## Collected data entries
===

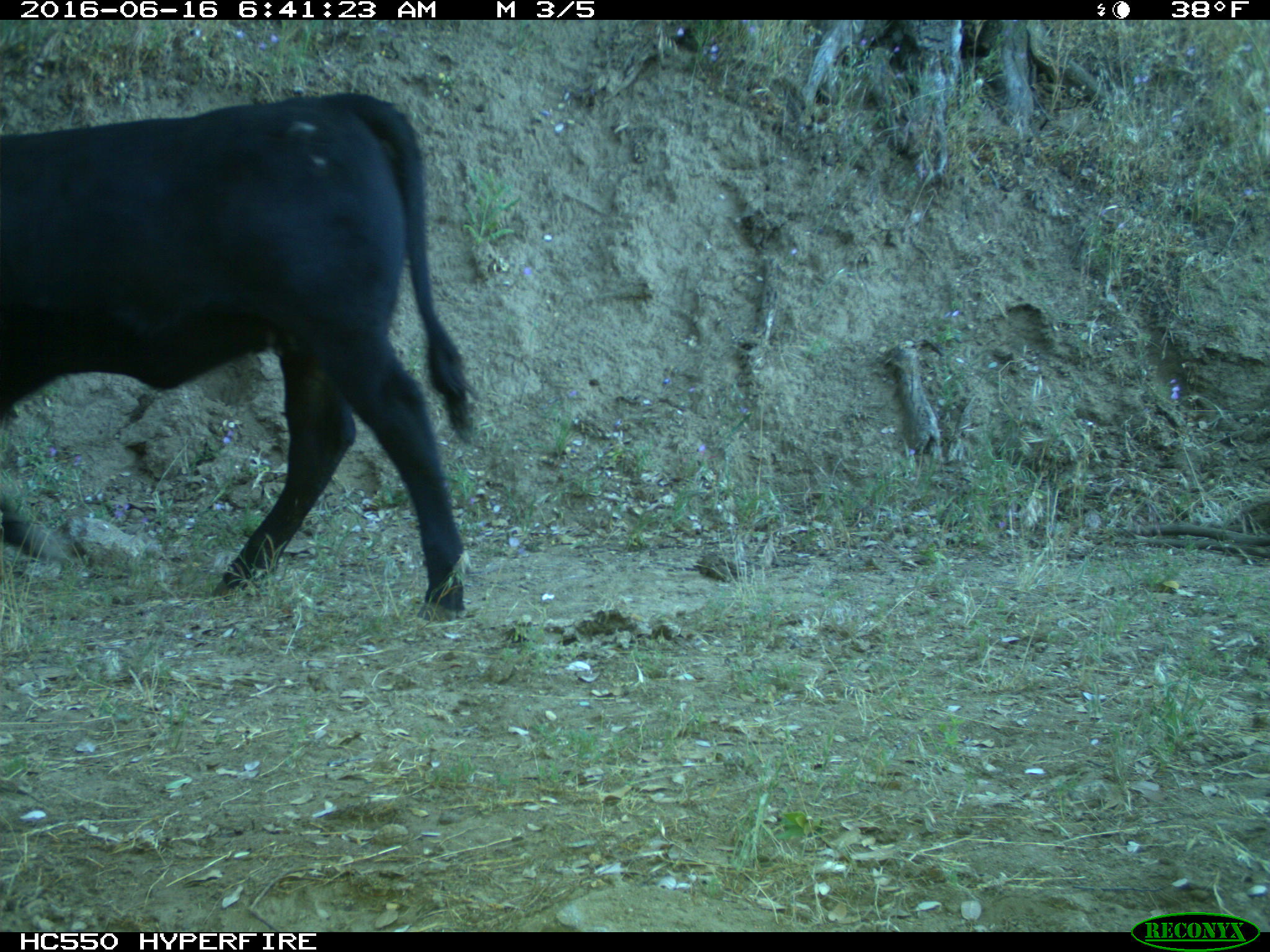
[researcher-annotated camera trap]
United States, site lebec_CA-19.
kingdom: Animalia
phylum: Chordata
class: Mammalia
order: Artiodactyla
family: Bovidae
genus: Bos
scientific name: Bos taurus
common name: domestic cow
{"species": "Bos taurus (domestic cow)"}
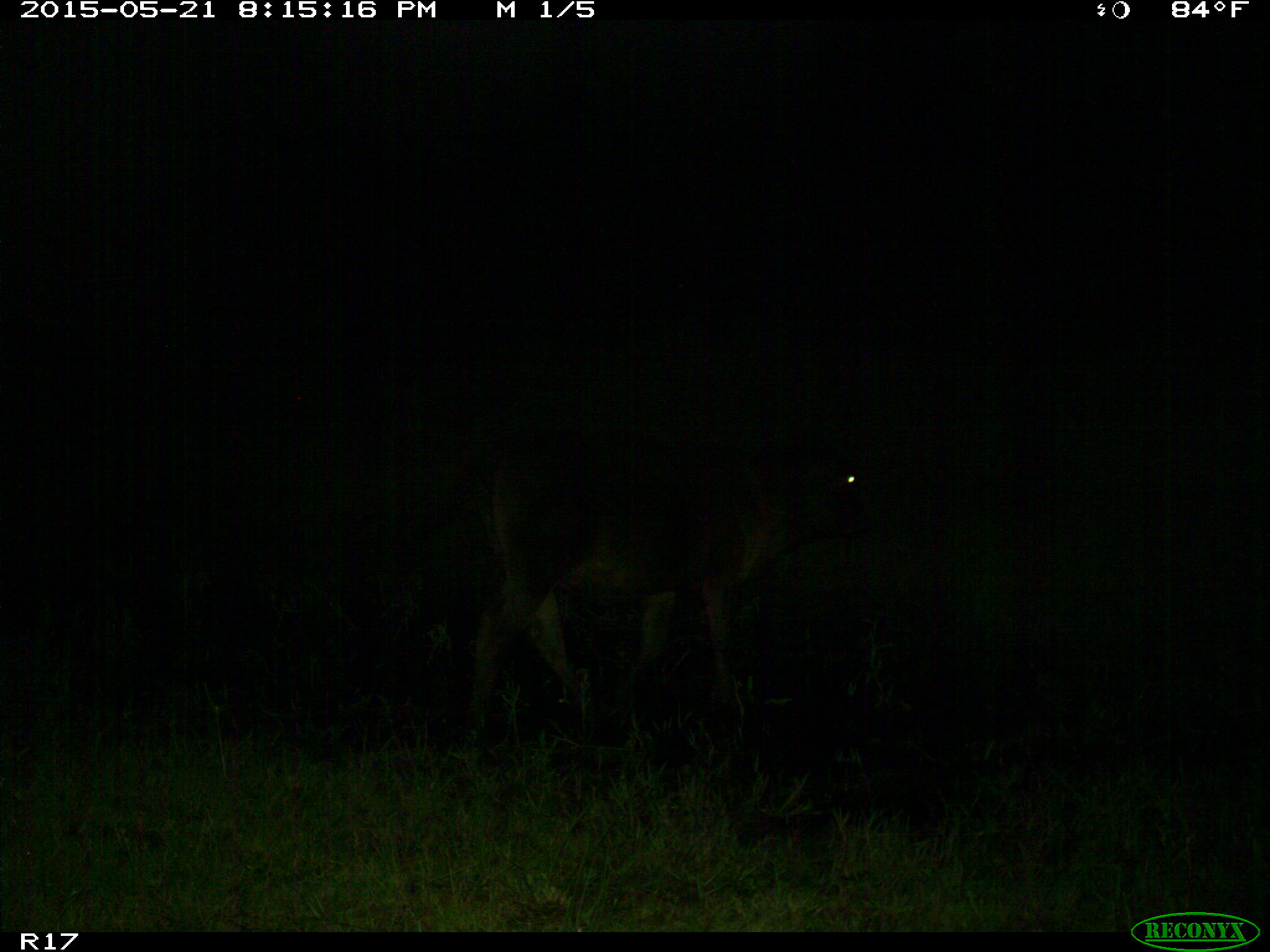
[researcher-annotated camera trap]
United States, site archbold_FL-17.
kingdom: Animalia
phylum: Chordata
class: Mammalia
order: Artiodactyla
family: Bovidae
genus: Bos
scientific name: Bos taurus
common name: domestic cow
Bos taurus (domestic cow).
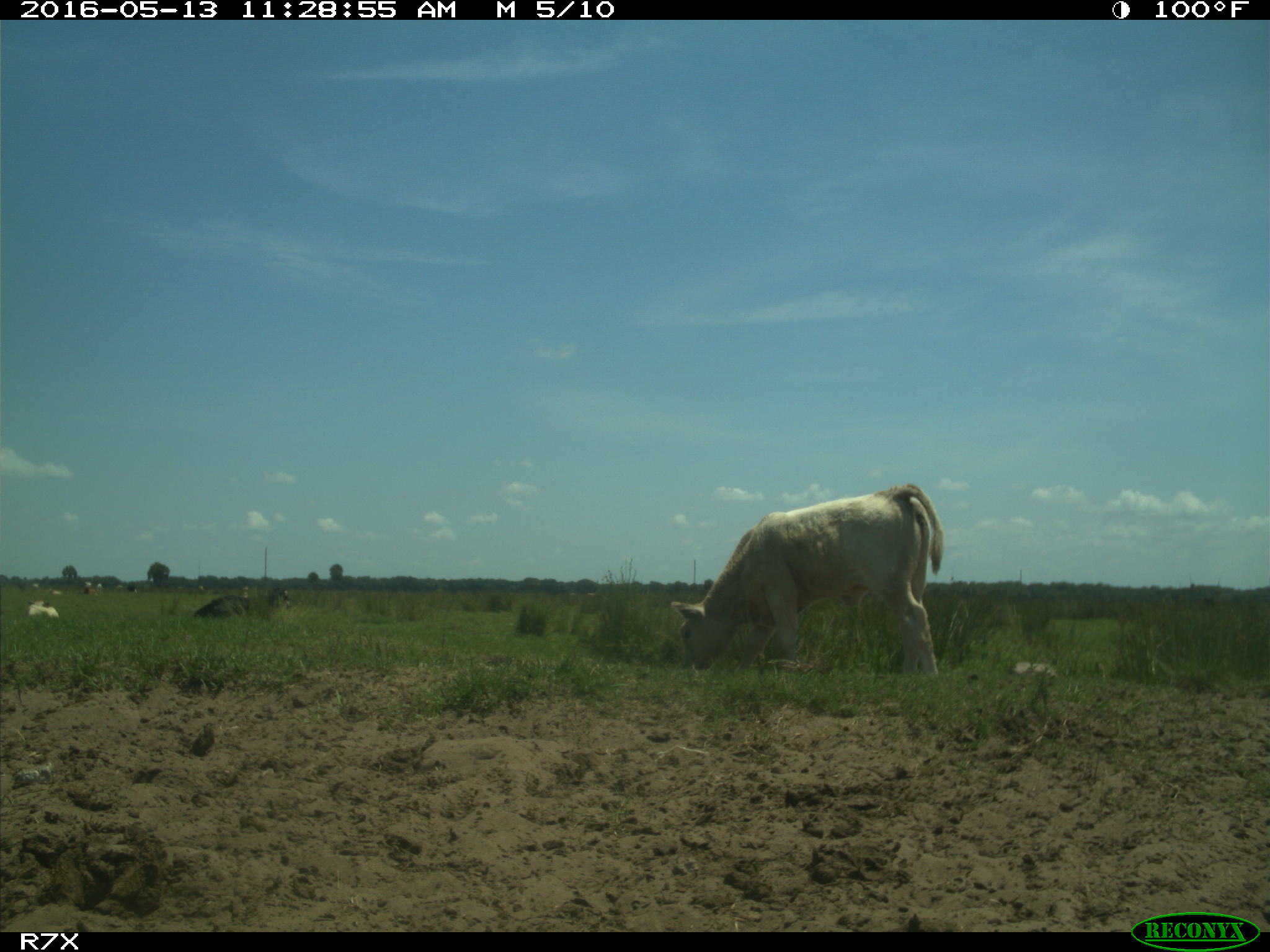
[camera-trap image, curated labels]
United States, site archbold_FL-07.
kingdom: Animalia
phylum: Chordata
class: Mammalia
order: Artiodactyla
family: Bovidae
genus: Bos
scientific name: Bos taurus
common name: domestic cow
Bos taurus (domestic cow).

===

## Required work
Write out the entries again word for word. Do not include the pictures.

## Solution to this problem
[researcher-annotated camera trap]
United States, site lebec_CA-19.
kingdom: Animalia
phylum: Chordata
class: Mammalia
order: Artiodactyla
family: Bovidae
genus: Bos
scientific name: Bos taurus
common name: domestic cow
{"species": "Bos taurus (domestic cow)"}
[researcher-annotated camera trap]
United States, site archbold_FL-17.
kingdom: Animalia
phylum: Chordata
class: Mammalia
order: Artiodactyla
family: Bovidae
genus: Bos
scientific name: Bos taurus
common name: domestic cow
Bos taurus (domestic cow).
[camera-trap image, curated labels]
United States, site archbold_FL-07.
kingdom: Animalia
phylum: Chordata
class: Mammalia
order: Artiodactyla
family: Bovidae
genus: Bos
scientific name: Bos taurus
common name: domestic cow
Bos taurus (domestic cow).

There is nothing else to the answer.